Entries from a dataset

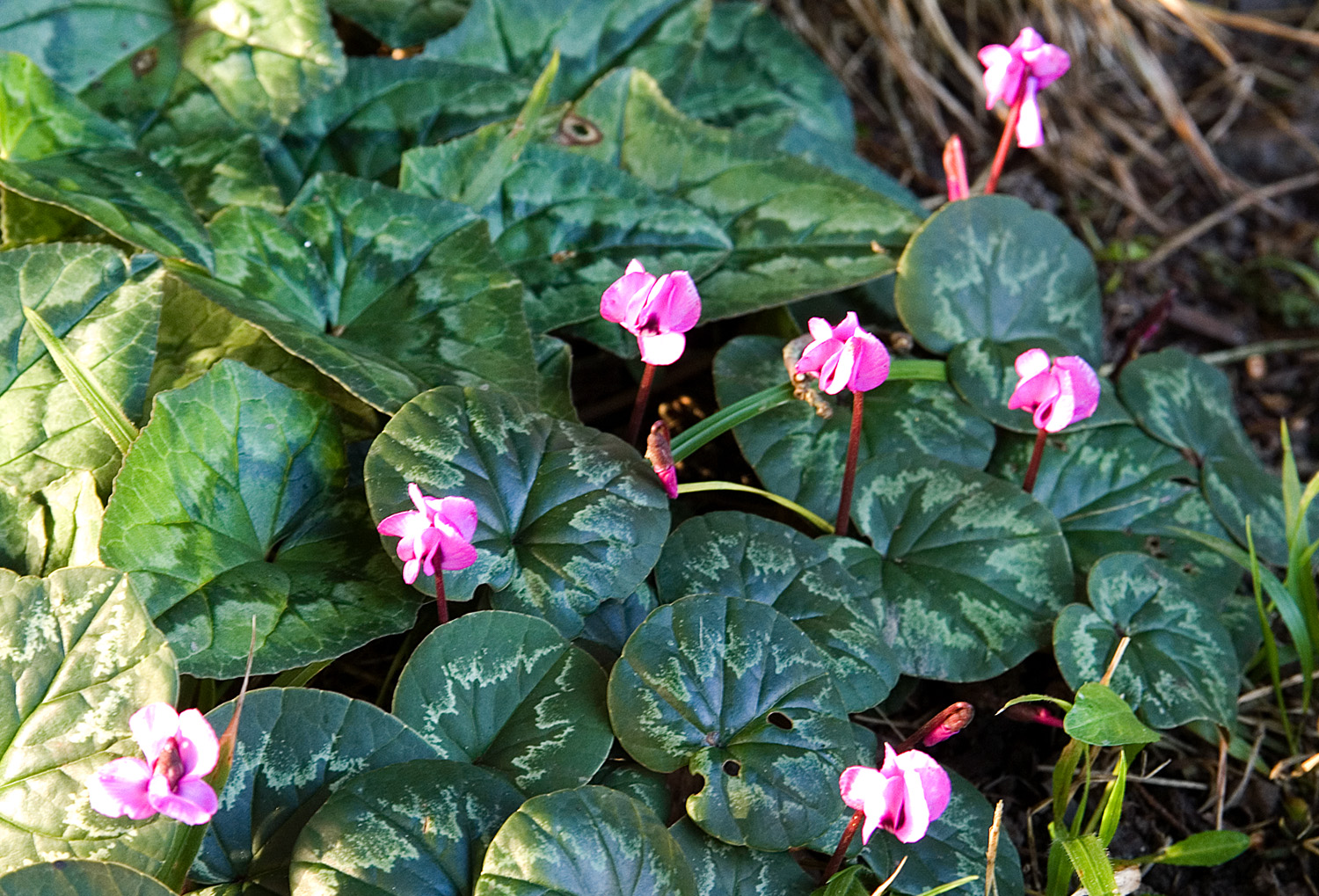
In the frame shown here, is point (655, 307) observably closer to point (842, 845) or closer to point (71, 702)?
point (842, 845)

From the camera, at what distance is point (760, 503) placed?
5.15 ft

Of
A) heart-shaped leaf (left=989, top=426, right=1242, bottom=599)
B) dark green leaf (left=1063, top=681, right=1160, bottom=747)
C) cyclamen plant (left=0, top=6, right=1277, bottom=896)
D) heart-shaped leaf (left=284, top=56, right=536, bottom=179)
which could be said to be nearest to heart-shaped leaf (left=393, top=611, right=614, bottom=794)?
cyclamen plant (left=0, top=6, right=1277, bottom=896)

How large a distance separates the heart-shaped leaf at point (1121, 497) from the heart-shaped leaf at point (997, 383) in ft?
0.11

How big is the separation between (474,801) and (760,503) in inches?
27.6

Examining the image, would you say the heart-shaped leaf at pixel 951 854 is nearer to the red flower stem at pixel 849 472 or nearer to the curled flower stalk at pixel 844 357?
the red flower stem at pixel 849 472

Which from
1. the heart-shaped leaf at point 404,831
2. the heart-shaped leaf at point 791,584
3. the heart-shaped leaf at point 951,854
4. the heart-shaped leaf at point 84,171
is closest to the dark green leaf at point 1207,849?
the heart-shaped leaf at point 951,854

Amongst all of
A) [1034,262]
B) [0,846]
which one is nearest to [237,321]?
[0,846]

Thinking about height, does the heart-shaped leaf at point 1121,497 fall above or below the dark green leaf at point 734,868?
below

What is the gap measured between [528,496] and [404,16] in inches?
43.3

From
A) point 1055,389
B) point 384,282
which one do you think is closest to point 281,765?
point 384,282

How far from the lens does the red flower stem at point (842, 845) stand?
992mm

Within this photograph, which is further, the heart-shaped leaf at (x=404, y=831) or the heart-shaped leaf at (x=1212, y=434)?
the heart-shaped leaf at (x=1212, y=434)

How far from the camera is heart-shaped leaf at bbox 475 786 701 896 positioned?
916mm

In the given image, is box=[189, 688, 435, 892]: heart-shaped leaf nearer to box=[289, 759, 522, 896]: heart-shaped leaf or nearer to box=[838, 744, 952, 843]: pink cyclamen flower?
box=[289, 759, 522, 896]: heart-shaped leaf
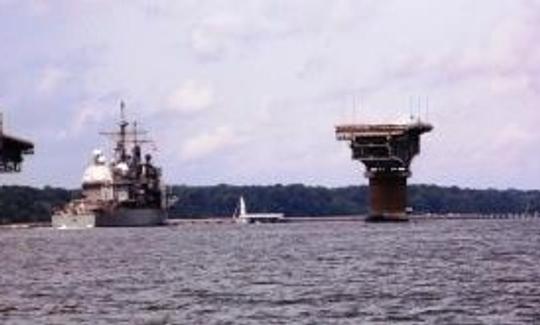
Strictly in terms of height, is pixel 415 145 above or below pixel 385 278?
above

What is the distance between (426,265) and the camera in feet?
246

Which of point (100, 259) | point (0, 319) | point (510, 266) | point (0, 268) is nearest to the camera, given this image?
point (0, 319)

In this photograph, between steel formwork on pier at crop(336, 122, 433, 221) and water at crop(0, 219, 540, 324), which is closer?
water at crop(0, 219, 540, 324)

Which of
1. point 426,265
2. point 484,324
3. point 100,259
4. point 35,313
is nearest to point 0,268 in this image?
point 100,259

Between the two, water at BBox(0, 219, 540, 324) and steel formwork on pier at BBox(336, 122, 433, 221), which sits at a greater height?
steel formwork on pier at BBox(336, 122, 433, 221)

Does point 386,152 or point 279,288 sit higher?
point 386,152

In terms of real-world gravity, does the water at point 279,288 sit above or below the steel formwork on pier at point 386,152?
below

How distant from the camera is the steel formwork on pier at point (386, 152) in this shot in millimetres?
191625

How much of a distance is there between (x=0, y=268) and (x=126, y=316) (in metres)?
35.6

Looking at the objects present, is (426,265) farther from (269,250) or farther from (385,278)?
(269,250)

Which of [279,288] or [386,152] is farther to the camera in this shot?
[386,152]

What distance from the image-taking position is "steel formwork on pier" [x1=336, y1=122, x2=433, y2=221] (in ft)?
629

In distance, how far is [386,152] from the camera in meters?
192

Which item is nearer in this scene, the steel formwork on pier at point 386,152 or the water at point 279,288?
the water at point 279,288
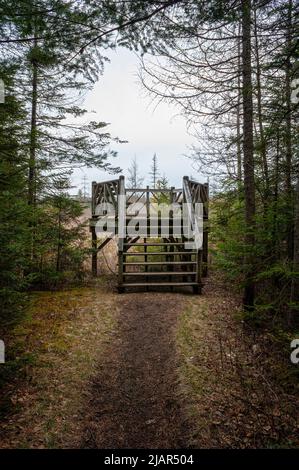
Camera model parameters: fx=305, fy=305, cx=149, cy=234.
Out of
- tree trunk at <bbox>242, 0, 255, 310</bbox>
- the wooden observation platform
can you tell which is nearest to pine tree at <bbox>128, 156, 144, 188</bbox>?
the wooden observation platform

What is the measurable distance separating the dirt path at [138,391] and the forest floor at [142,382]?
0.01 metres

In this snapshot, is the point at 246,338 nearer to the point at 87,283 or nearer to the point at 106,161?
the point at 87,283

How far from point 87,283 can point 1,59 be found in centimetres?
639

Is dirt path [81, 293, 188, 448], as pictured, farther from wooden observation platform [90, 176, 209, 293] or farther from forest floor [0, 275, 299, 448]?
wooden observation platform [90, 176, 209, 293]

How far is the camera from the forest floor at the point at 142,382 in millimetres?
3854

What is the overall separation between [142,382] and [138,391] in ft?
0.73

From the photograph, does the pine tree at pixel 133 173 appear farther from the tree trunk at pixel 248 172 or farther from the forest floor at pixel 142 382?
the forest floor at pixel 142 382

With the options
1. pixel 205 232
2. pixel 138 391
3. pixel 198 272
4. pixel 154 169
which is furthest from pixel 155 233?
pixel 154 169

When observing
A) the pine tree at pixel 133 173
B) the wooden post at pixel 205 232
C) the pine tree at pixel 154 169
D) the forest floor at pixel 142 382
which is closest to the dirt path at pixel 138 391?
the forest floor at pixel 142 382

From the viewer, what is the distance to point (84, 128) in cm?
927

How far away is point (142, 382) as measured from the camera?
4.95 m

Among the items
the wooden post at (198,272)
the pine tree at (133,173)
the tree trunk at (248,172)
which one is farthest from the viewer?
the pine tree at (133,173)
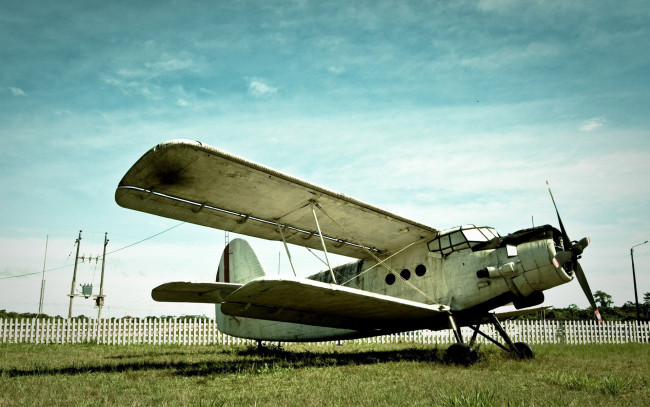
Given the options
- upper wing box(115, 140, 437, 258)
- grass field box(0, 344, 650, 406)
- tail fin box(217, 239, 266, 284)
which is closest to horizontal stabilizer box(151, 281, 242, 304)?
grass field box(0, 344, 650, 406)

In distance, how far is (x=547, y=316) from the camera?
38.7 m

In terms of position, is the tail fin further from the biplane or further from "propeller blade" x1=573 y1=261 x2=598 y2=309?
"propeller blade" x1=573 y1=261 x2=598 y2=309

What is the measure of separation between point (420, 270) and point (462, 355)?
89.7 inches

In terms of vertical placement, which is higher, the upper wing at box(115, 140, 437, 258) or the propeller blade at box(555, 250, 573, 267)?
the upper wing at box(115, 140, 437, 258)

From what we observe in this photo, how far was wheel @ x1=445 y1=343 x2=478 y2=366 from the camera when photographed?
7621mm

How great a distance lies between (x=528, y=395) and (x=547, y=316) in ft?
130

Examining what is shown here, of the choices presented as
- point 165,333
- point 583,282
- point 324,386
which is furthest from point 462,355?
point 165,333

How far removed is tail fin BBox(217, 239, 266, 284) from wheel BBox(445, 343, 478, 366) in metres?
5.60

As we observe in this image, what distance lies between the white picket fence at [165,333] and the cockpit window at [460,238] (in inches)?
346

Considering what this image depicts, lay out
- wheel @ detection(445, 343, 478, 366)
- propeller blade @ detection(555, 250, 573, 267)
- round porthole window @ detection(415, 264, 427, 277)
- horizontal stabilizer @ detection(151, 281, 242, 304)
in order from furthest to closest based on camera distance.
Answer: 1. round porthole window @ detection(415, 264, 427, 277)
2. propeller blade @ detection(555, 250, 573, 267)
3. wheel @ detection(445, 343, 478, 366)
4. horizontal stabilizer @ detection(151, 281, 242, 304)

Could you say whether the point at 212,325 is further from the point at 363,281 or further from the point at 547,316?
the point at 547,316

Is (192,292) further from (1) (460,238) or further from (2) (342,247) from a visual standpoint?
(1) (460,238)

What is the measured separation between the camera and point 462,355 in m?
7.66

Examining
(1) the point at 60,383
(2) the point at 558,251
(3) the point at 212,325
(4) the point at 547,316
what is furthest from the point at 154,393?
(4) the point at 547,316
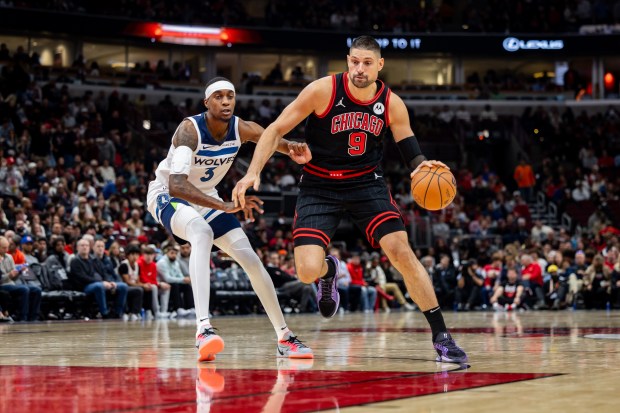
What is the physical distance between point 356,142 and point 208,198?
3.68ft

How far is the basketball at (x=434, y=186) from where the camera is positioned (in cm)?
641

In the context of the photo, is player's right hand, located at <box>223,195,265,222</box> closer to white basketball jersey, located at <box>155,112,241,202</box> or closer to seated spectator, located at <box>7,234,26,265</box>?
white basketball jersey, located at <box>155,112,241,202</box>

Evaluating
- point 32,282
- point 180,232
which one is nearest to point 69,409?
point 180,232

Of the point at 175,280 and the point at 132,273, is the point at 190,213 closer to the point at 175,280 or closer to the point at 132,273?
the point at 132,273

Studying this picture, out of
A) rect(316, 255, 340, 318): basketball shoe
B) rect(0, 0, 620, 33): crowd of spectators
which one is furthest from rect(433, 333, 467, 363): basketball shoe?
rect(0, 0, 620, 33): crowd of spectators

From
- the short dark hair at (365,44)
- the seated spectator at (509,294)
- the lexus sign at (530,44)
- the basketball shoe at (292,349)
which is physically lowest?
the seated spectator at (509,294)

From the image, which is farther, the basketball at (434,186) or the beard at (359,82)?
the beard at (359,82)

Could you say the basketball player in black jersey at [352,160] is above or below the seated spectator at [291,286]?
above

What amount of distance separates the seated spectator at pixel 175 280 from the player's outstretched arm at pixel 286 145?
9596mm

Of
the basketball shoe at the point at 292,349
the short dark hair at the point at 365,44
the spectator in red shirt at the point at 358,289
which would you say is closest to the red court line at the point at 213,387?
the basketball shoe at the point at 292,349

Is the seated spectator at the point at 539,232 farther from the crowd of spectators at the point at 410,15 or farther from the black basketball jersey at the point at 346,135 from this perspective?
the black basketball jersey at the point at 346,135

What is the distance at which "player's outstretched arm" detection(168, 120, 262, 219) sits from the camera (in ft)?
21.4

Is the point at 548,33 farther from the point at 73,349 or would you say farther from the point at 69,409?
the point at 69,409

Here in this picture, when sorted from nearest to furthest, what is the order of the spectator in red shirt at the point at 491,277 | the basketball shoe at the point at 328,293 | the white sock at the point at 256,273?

PROMPT: Copy exactly the lines of the listing above, beginning at the line with "Of the point" and ending at its final line; write out nothing else.

ANSWER:
Of the point at 175,280 and the point at 132,273, is the point at 190,213 closer to the point at 175,280 or closer to the point at 132,273?
the point at 132,273

Studying this picture, out of
A) rect(316, 255, 340, 318): basketball shoe
B) rect(0, 0, 620, 33): crowd of spectators
which one is furthest from rect(433, 333, 467, 363): basketball shoe?
rect(0, 0, 620, 33): crowd of spectators

From
- the short dark hair at (365,44)
- the seated spectator at (509,294)
- the lexus sign at (530,44)
- the basketball shoe at (292,349)
which is physically lowest?
the seated spectator at (509,294)

From the image, which is farther, the basketball at (434,186) or the beard at (359,82)?
the beard at (359,82)

Could you say the basketball player in black jersey at [352,160] is above or below the seated spectator at [291,286]?
above

What amount of distance separates the seated spectator at pixel 175 280 from the player's outstretched arm at pixel 286 145?
9596mm

Of
the basketball shoe at the point at 292,349
the short dark hair at the point at 365,44
the spectator in red shirt at the point at 358,289
which would you say is closest to the red court line at the point at 213,387?
the basketball shoe at the point at 292,349

Is the seated spectator at the point at 539,232 farther from the crowd of spectators at the point at 410,15 or farther from the black basketball jersey at the point at 346,135 from this perspective?
the black basketball jersey at the point at 346,135

What is the distance at which "player's outstretched arm" detection(168, 120, 262, 219) sits from the camera (in ft)?
21.4

Is the point at 548,33 farther from the point at 73,349 or would you say farther from the point at 69,409?
the point at 69,409

Here in this picture, when sorted from nearest to furthest, what is the order of the spectator in red shirt at the point at 491,277 | the basketball shoe at the point at 328,293 | the white sock at the point at 256,273?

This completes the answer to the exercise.